3. C'est donc bien toute votre communauté que j'ai reçue au nom de Dieu, en
Onésime, homme d'une indicible charité, votre évêque selon la
chair. Je souhaite que vous l'aimiez en Jésus-Christ, et que tous vous lui
soyez semblables. Béni soit celui qui vous a fait la grâce, à vous qui en
étiez dignes, d'avoir un tel évêque.
Il, 1. Pour Burrhus, mon compagnon de service, votre diacre
selon Dieu, béni en toutes choses, je souhaite qu'il reste près de
moi pour faire honneur à vous et à votre évêque.
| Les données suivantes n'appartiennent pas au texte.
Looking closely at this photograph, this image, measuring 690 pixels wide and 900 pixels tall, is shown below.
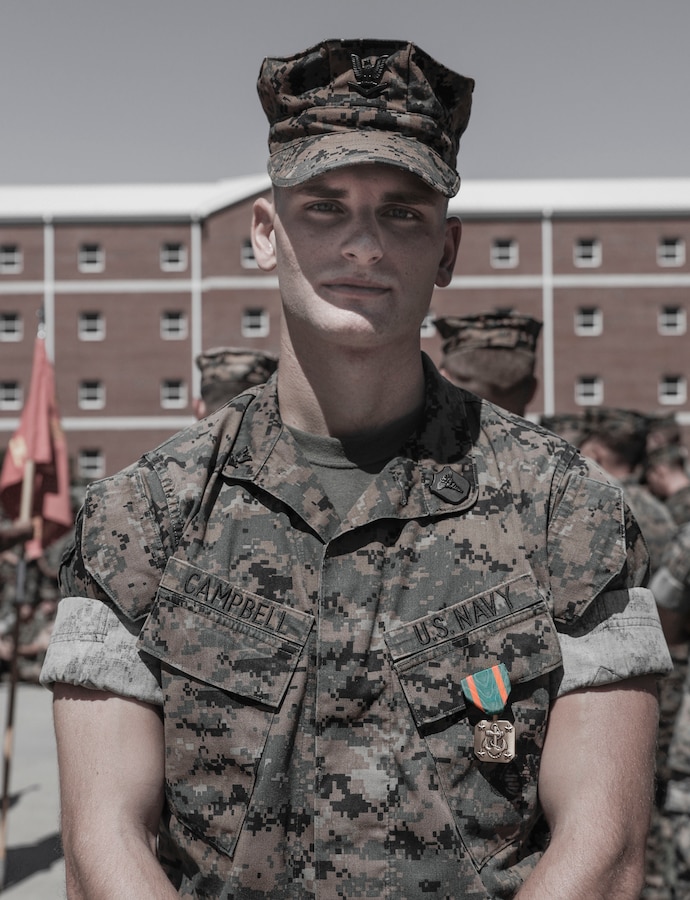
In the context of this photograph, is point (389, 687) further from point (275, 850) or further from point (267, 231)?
point (267, 231)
Quant à Crocus, digne
de Dieu et de vous, que j'ai reçu comme un exemplaire de votre charité, il a
été pour moi un réconfort en toutes choses : puisse le Père de Jésus-Christ
le réconforter lui aussi avec Onésime, et Burrhus, et Euplous et Fronton ; en
eux c'est vous tous que j'ai vus selon la charité.
2. Puissé-je jouir de vous en tout temps, si je puis en être digne. Il
convient donc de glorifier en toutes manières Jésus-Christ, qui vous a
glorifiés, afin que rassemblés dans une même soumission, soumis à l'évêque et
au presbyterium, vous soyez sanctifiés en toutes choses.
III,1. Je ne vous donne pas des ordres comme si j'étais
quelqu'un. Car si je suis enchaîné pour le Nom, je ne suis pas encore
accompli en Jésus-Christ. Maintenant, je ne fais que commencer à m'instruire,
et je vous adresse la parole comme à mes condisciples. C'est moi qui aurais
besoin d'être oint par vous de foi, d'exhortations, de patience, de
longanimité.
2. Mais puisque la charité ne me permet pas de me taire à votre sujet, c'est
pour cela que j'ai pris les devants pour vous exhorter à marcher d'accord
avec la pensée de Dieu. Car Jésus-Christ, notre vie inséparable, est la
pensée du Père, comme aussi les évêques, établis jusqu'aux extrémités de la
terre, sont dans la pensée de Jésus-Christ.
IV, 1. Aussi convient-il de marcher d'accord avec la pensée
de votre évêque, ce que d'ailleurs vous faites. Votre presbyterium justement
réputé, digne de Dieu, est accordé à l'évêque comme les cordes à la cithare ;
ainsi, dans l'accord de vos sentiments et l'harmonie de votre charité, vous
chantez Jésus-Christ.
2. Que chacun de vous aussi, vous deveniez un chœur, afin que, dans
l'harmonie de votre accord, prenant le ton de Dieu dans l'unité, vous
chantiez d'une seule voix par Jésus-Christ un hymne au Père, afin qu'il vous
écoute et qu'il vous reconnaisse, par vos bonnes oeuvres, comme les membres
de son Fils. Il est donc utile pour vous d'être dans une inséparable unité,
afin de participer toujours à Dieu.
V, 1. Si en effet, moi-même j'ai en si peu de temps
contracté avec votre évêque une telle intimité, qui n'est pas humaine, mais
toute spirituelle, combien plus je vous félicite de lui être si profondément
unis, comme l'Église l'est à Jésus-Christ, et Jésus-Christ au Père, afin que
toutes choses soient en accord dans l'unité.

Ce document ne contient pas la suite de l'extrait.